Download or read book Music Life and Changing Times Selected Correspondence Between British Composers Elizabeth Maconchy and Grace Williams 1927 77 written by Sophie Fuller and published by Routledge. This book was released on 2019-09-23 with total page 301 pages. Available in PDF, EPUB and Kindle. Book excerpt: At this book's core is a critical edition of letters exchanged over 50 years between Anglo-Irish composer Elizabeth Maconchy (1907-1994) and the Welsh composer Grace Williams (1906-1977). These two innovative and talented women are highly regarded for their music, their professional activities, and their roles in British musical life. The edition comprises around 353 letters from 1927 to 1977, none of which have been published before, along with scholarly introductions and contextualisation. Interwoven commentaries, in tandem with carefully constructed appendices, frame the letter texts. Moreover, the commentaries and introductory essays highlight and track the development of important themes and issues that characterise the study of twentieth-century British music today. This edition presents a dialogue, through both sides of a unique correspondence, offering an alternative commentary on musical and cultural developments of this period.

Book Ostkrieg

    Book Details:
  • Author : Stephen G. Fritz
  • Publisher : University Press of Kentucky
  • Release : 2011-10-14
  • ISBN : 0813140501
  • Pages : 609 pages

Download or read book Ostkrieg written by Stephen G. Fritz and published by University Press of Kentucky. This book was released on 2011-10-14 with total page 609 pages. Available in PDF, EPUB and Kindle. Book excerpt: On June 22, 1941, Germany launched the greatest land assault in history on the Soviet Union, an attack that Adolf Hitler deemed crucial to ensure German economic and political survival. As the key theater of the war for the Germans, the eastern front consumed enormous levels of resources and accounted for 75 percent of all German casualties. Despite the significance of this campaign to Germany and to the war as a whole, few English-language publications of the last thirty-five years have addressed these pivotal events. In Ostkrieg: Hitler's War of Extermination in the East, Stephen G. Fritz bridges the gap in scholarship by incorporating historical research from the last several decades into an accessible, comprehensive, and coherent narrative. His analysis of the Russo-German War from a German perspective covers all aspects of the eastern front, demonstrating the interrelation of military events, economic policy, resource exploitation, and racial policy that first motivated the invasion. This in-depth account challenges accepted notions about World War II and promotes greater understanding of a topic that has been neglected by historians.

Book Seven Slovak Women

    Book Details:
  • Author : Josette Baer
  • Publisher : BoD – Books on Demand
  • Release : 2015-04-01
  • ISBN : 383820638X
  • Pages : 219 pages

Download or read book Seven Slovak Women written by Josette Baer and published by BoD – Books on Demand.

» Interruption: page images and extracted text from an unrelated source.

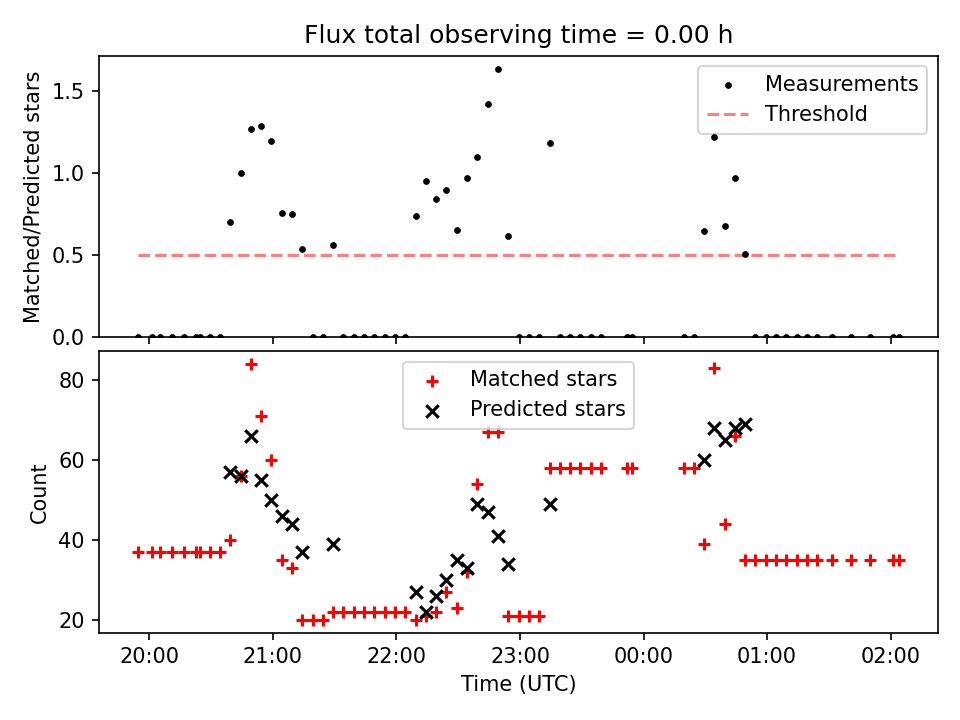 Flux total observing time = 0.00 h

Matched/Predicted stars

1.5
1.0
0.5
0.0

Measurements
Threshold

Count

80
60
40
20

Matched stars
Predicted stars

20:00
21:00
22:00
23:00
00:00
01:00
02:00

Time (UTC)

This book was released on 2015-04-01 with total page 219 pages. Available in PDF, EPUB and Kindle. Book excerpt: This engaging and insightful book is the first historical study in English portraying the lives and fates of Slovak women. The seven life stories, ranging from the late 19th century to the present day, expose the often cruel political history of Slovakia through the eyes of prominent women whose acts and deeds on behalf of their fellow citizens remain unforgotten in the Slovak collective mind. The four chapters and three oral history interviews offer a captivating insight into how the situation of Slovak women in society has changed during a most eventful period of history. This book will be complemented by a second volume on Czech women whose lives have been of the same singular importance for the Czech lands as their Slovak counterparts were for their country (ISBN 978383827100, coming out in fall 2015). The two volumes are separate entities in their own right, but together provide the reader with a comprehensive picture of womens lives in the Czech lands and Slovakia, stressing the distinct political circumstances Czech and Slovak women have faced in recent history.